Supplied text

Arctic & Canadiana from Patrick McGahern Books

- by Michael Stillman

Arctic & Canadiana from Patrick McGahern Books

Patrick McGahern Books of Ottawa has issued a catalogue of the Arctic & Canadiana. Some of these works actually sneak below the Canadian border, but they pertain to places where winter is at least cold if not brutal. For Americans, it may seem odd to see a different take on our battles against the British before we learned to bury the hatchet once and for all in the mid-19th century, but Canada made the split more slowly. Here are a few of the items Patrick McGahern Books is offering pertaining to northern lands.

 

We begin with Life With The Esquimaux. A Narrative of Arctic Experience in Search of Survivors of Sir John Franklin's Expedition. This is a copy of the 1865 “popular edition.” Hall, a self-made explorer, set out in 1860 in hopes of finding survivors of the Franklin Expedition, which disappeared 15 years earlier. By 1860, based on reports from natives and artifacts found, most everyone had concluded there were no survivors of the earlier expedition, but Hall remained optimistic and persistent. He criticized the English government for giving up when, he believed, evidence pointed to there being survivors. Naturally, he did not find any survivors, there being none, and on his second expedition later that decade he finally came to that realization. Unlike Franklin, Hall communicated frequently with the natives and in so doing learned much about their lives and environment. His book focuses on natives around Baffin Island and Frobisher Bay where he searched for Franklin. Item 11. Priced at CAN $250 (Canadian dollars, or approximately $205 U.S. dollars).

Data supplied
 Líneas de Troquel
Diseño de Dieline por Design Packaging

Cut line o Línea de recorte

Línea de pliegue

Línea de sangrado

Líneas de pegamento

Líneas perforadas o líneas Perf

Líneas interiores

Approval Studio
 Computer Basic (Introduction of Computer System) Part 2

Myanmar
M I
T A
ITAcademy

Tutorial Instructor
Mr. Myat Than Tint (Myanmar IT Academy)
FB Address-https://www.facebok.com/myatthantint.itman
==
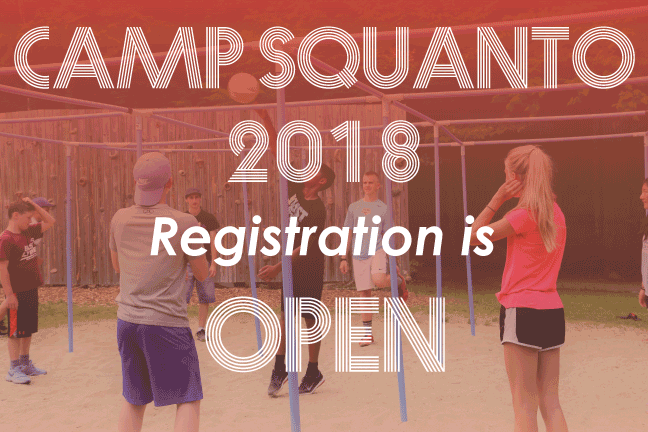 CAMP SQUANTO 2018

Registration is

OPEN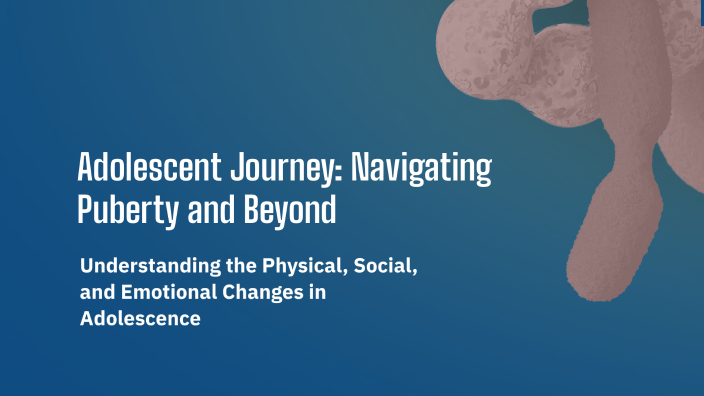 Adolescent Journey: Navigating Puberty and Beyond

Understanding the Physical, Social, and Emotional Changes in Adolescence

Exercise tasks
1 > List every city, island, or bay that the review of the Patrick McGahern catalogue names.
2 > Resume the review of the Patrick McGahern catalogue after its final sentence.

Responses
1 > Ottawa, Baffin Island, Frobisher Bay

2 >
Next we go south of the border to an account of a war that drove settlers from Yonkers, New York, and other areas in the mid-17th century. The pamphlet is entitled Indian Wars and the Uprising of 1655 – Yonkers Depopulated, a paper by T. Astley Atkins read to the Yonkers Historical Society in 1892. Today, Yonkers is a suburb just north of New York City, but in 1655, it was a rural area indefensible by the Dutch from what was then New Amsterdam when a large number of Indians attacked. It was known as the Peach War for an Indian girl killed by Dutch settlers for stealing a peach, though the cause was likely more complicated, emanating from rivalries between the competitive European colonial powers and various Indian tribes with different loyalties. It would take awhile for the Dutch to reestablish their position, and ultimately it would be for naught, as while they survived the attacks of the Susquehannock Indians, they would succumb to the greater power of the British a decade later. Item 25. CAN $85 (US $70).

 

Those who love to hear debates would have enjoyed this one from long ago: The Burgess-Underwood Debate, commencing June 29, 1876, at Aylmer, Ontario, and continuing four days, between Prof. O. A. Burgess, and B. F. Underwood. These two had little in common except the ability to talk for days. O. A. Burgess was the President of Northwestern Christian University in Indianapolis, a proponent of that old time religion. Benjamin Franklin Underwood was a free thinker from New York, what they themselves jokingly referred to as “infidels,” a believer in Darwin's theory of evolution and the preeminence of the scientific method. The local newspaper referred to Burgess as “an eloquent speaker” whose words “cannot fail to find a responsive echo in the heart of every Christian.” However, it also gave Underwood his due, noting that he made an impact on thinkers with his “facts, authorities and theories,” and that he was “not inferior to Burgess as an orator.” Item 77. CAN $100 (US $82).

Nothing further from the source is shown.